Reproduce verbatim the rows from the line containing "How far is point" up to and including the line containing "Answer: [458,246], [247,231], [626,482], [1092,207], [504,567]".

[start of INFORMATION SUPPLIED]

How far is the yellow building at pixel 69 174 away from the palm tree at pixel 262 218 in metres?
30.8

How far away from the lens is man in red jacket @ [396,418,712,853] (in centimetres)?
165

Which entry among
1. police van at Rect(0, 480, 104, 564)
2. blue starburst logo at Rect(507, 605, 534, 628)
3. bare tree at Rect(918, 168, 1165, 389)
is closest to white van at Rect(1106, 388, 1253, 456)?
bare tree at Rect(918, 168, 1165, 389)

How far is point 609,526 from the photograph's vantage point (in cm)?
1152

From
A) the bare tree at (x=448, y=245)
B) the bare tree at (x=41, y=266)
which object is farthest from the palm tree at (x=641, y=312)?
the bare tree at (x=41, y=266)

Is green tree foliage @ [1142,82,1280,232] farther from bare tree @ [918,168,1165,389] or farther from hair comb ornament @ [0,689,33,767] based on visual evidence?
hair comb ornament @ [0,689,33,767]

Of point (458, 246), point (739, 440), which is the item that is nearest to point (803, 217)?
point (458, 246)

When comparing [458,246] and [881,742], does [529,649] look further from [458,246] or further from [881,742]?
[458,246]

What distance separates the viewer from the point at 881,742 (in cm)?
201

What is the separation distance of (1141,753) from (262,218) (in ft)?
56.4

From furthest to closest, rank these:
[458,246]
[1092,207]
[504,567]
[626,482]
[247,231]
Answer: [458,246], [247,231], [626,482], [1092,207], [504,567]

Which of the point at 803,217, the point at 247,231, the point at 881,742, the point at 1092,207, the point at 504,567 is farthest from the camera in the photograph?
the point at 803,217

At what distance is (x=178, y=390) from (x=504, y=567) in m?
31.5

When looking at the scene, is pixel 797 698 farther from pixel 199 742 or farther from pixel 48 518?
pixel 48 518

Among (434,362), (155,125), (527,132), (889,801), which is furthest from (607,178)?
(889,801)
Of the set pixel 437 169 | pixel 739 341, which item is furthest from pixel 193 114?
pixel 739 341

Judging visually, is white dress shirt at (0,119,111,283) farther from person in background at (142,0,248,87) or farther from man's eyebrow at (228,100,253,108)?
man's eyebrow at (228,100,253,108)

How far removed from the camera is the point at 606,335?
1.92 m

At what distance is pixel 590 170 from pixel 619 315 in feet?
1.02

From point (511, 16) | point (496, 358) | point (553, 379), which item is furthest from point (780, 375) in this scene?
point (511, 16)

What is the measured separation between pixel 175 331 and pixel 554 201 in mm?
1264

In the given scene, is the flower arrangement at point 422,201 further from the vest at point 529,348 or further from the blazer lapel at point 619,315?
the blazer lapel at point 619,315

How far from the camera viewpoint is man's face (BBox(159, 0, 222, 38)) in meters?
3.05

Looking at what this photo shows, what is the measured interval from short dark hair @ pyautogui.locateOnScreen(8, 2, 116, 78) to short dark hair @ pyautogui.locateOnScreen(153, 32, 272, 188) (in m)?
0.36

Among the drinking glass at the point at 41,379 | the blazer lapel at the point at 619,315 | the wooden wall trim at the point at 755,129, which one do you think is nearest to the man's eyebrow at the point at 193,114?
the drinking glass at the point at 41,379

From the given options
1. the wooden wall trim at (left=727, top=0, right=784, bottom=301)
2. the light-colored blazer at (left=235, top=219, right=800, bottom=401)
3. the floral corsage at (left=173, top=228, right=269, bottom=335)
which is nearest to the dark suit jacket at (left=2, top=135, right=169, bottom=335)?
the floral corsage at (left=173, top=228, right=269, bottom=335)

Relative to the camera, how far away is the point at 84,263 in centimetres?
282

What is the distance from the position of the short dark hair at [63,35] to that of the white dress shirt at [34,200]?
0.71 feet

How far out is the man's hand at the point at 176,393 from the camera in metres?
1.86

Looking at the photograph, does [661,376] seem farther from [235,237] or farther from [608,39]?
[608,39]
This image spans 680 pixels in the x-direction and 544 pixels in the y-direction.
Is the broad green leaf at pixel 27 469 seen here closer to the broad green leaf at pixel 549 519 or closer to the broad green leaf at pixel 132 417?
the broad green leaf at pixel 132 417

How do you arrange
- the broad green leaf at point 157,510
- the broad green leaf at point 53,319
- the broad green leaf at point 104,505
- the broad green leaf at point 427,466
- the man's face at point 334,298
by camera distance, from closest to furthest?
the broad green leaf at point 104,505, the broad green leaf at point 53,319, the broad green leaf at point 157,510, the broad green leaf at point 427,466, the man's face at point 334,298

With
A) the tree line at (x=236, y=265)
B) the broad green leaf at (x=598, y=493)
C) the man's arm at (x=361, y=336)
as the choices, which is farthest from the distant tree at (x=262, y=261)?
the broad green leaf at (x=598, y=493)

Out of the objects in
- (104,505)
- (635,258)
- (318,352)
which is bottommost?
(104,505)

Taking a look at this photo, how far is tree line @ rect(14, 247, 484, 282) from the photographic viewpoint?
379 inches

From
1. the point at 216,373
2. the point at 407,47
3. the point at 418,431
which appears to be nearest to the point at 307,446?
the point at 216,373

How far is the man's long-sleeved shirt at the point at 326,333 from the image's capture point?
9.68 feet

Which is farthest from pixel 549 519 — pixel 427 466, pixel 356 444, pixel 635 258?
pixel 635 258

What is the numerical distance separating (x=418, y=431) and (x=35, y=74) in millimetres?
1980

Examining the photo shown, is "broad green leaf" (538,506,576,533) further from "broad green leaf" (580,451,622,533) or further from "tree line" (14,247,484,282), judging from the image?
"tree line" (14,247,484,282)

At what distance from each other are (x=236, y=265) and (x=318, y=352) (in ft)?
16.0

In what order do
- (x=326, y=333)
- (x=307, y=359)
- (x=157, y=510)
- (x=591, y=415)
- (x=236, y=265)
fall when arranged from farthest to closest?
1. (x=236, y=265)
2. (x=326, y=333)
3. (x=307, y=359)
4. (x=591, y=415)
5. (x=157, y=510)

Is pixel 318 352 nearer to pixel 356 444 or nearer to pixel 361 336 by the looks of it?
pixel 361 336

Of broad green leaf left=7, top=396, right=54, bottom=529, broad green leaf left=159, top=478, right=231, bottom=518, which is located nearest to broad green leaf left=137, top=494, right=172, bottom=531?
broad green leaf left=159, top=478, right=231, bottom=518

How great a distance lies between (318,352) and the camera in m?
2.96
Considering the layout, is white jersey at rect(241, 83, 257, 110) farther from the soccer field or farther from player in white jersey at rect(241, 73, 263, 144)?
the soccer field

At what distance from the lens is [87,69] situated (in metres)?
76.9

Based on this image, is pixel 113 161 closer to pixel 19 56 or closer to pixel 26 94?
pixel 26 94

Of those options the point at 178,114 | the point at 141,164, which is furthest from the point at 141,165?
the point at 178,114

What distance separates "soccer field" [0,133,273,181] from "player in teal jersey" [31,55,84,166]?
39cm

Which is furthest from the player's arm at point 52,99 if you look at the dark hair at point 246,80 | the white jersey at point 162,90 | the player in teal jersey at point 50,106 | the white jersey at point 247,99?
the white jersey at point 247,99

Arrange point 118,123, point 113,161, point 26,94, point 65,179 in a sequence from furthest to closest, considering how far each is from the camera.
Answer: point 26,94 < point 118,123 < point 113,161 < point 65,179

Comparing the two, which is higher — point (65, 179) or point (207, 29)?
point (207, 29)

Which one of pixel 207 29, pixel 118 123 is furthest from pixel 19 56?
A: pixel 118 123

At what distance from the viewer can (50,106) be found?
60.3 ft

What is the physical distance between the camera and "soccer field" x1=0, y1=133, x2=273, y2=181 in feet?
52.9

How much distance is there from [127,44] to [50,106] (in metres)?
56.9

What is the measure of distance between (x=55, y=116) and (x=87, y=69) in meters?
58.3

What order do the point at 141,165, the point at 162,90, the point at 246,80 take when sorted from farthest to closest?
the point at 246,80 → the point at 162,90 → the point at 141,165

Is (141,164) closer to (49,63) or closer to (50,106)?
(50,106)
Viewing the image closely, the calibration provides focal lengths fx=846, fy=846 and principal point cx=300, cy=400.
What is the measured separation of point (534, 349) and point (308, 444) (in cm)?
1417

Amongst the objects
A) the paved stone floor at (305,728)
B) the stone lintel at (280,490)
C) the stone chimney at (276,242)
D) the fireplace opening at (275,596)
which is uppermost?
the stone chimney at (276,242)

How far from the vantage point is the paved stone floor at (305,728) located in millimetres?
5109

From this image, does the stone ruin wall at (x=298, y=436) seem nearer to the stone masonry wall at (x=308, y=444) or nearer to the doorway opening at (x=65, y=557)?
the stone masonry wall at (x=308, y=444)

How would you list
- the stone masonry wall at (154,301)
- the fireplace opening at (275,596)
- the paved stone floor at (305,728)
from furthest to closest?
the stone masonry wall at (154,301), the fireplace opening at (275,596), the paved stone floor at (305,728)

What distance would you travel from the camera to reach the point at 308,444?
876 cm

[end of INFORMATION SUPPLIED]

- RESULT -
How far is point 609,526 from the photograph's vantage point (in cm)?
1152

From
A) the bare tree at (x=448, y=245)
B) the bare tree at (x=41, y=266)
which object is farthest from the palm tree at (x=641, y=312)?
the bare tree at (x=41, y=266)

Is green tree foliage @ [1142,82,1280,232] farther from bare tree @ [918,168,1165,389] or farther from hair comb ornament @ [0,689,33,767] based on visual evidence?
hair comb ornament @ [0,689,33,767]

Of point (458, 246), point (739, 440), which is the item that is nearest to point (803, 217)?
point (458, 246)

When comparing [458,246] and [881,742], does [529,649] look further from [458,246] or further from [881,742]?
[458,246]

What distance separates the viewer from the point at 881,742 (in cm)?
201

What is the separation distance of (1141,753) from (262,218) (in ft)?
56.4

From furthest to closest, rank these:
[458,246]
[1092,207]
[504,567]
[626,482]
[247,231]
Answer: [458,246], [247,231], [626,482], [1092,207], [504,567]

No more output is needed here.